Source text —

************

Posted: Mon Jul 20, 2009 12:56 pm
by Krysondra
How many stories are there in the book? Do you feel like they interweave into one or two plots?

Posted: Mon Jul 20, 2009 9:35 pm
by Patrick Kilgallon
I would say about three, four if you count letters from Johnny Truant's mother. I would say one out of three or four have a happy ending...the other two main characters are probably still lost in that expanding/contracting room. Also I find it surprising that he would not quote Stephen King, "sometimes you could get lost in there." whenever Stephen King talks about writing stories. I mean a house of leaves could mean a book with leaves meaning pages. Brillant authors, very brillant, both Mark and Stephen.

House of Leaves

Posted: Mon Jul 20, 2009 11:31 pm
by Suzanne
Patrick Kilgallon wrote:
I mean a house of leaves could mean a book with leaves meaning pages.
Very clever Patrick! Something like a house of cards.

I'm picking up my copy tomorrow. Looking forward to a great discussion.
I am so glad your volunteered to be the discussion leader Krysondra, I was going to nominate you and break out the bouncing smiley faces, but you beat me to it. :D

how many stories

Posted: Thu Jul 30, 2009 1:05 am
by jamfiction
I think there's only one story, but like the configuration of the novel it is constantly changing. Watch how the authors of each narrative and the characters within them take on similar characteristics. And yet they remain separate entities traversing the nothingness inside the changing house. Are they the same? Or are they different?

Any way you look at it, the interweaving of plots is inevitable. Just the layout of each page forces the reader to create a single story out of the provided material.

Well, it's been a couple years since I last read this book. I may have a different opinion after reading it again. We'll see.

Posted: Thu Jul 30, 2009 2:07 am
by Krysondra
That's an interesting point of view, jamfiction. Let's see who else agrees with you as the reading continues. I personally think that there are several stories woven together, but I could be wrong. We'll see.

************

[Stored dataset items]

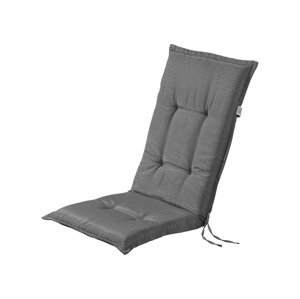LIVARNO home Potah na židli / křeslo Sevilla, 113 x 5 (polyester#polstrovaný#vysoký opěrný polštář#ne#konferenční křeslo#Bez vzoru, šedá)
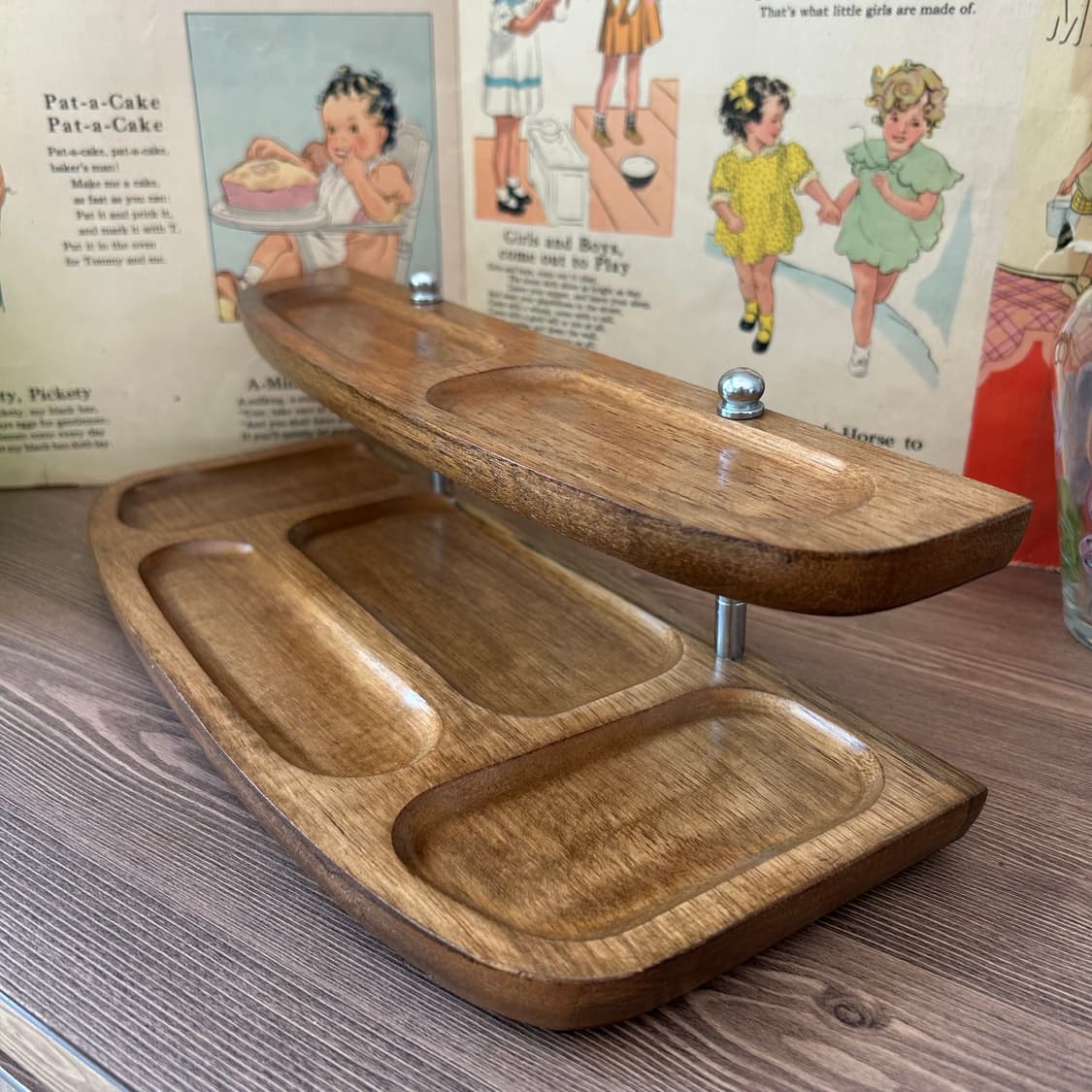 미국 빈티지 데스크 2단 오거나이저 상품이미지10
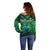 Georgia Peacock Off Shoulder Sweater with Slay in Silence Shine Like a Peacock Design - Wonder Print Shop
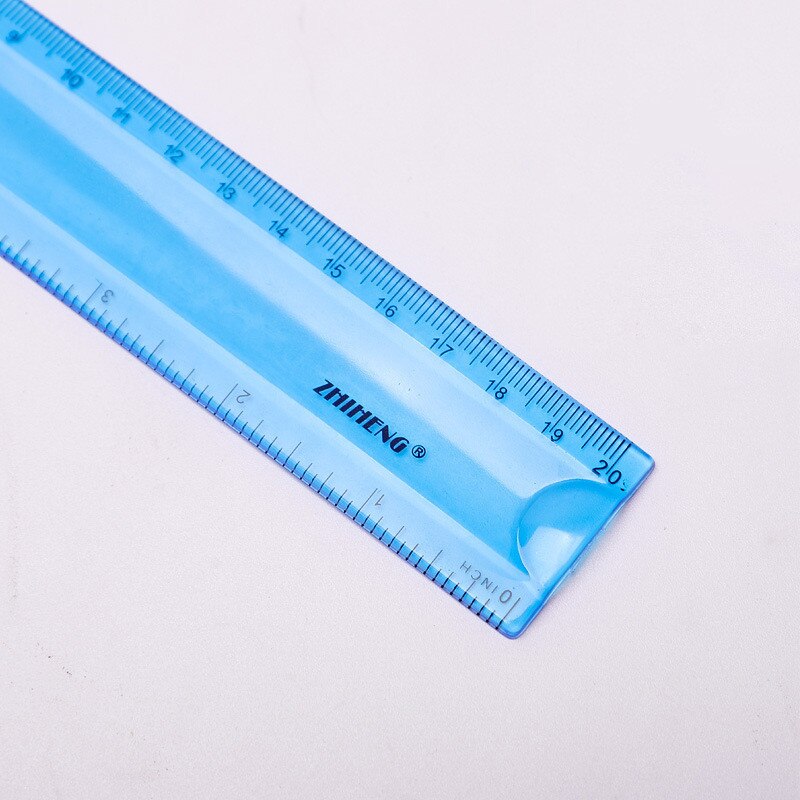 15cm/20cm Soft Straight Ruler School Supplies Student Measurement Ruler Multifunction Stationery Flexible Ruler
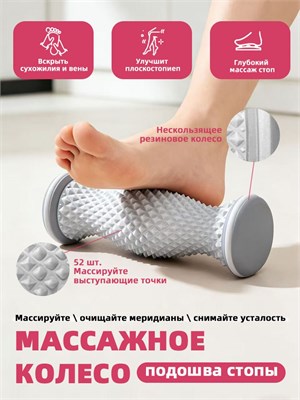 Универсальный массажный инструмент с шипами для ног и спины, в комплекте с сертификатом ортопеда, предназначенный для устранения боли в пятках и варикоза. Идеально подходит для релаксации дома и во время занятий спортом 1000038488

************

From the House of Leaves forum thread above, extract the passage that begins at the words "Very clever Patrick!" and stops after "the provided material.".

Response area —
Very clever Patrick! Something like a house of cards.

I'm picking up my copy tomorrow. Looking forward to a great discussion.
I am so glad your volunteered to be the discussion leader Krysondra, I was going to nominate you and break out the bouncing smiley faces, but you beat me to it. :D

how many stories

Posted: Thu Jul 30, 2009 1:05 am
by jamfiction
I think there's only one story, but like the configuration of the novel it is constantly changing. Watch how the authors of each narrative and the characters within them take on similar characteristics. And yet they remain separate entities traversing the nothingness inside the changing house. Are they the same? Or are they different?

Any way you look at it, the interweaving of plots is inevitable. Just the layout of each page forces the reader to create a single story out of the provided material.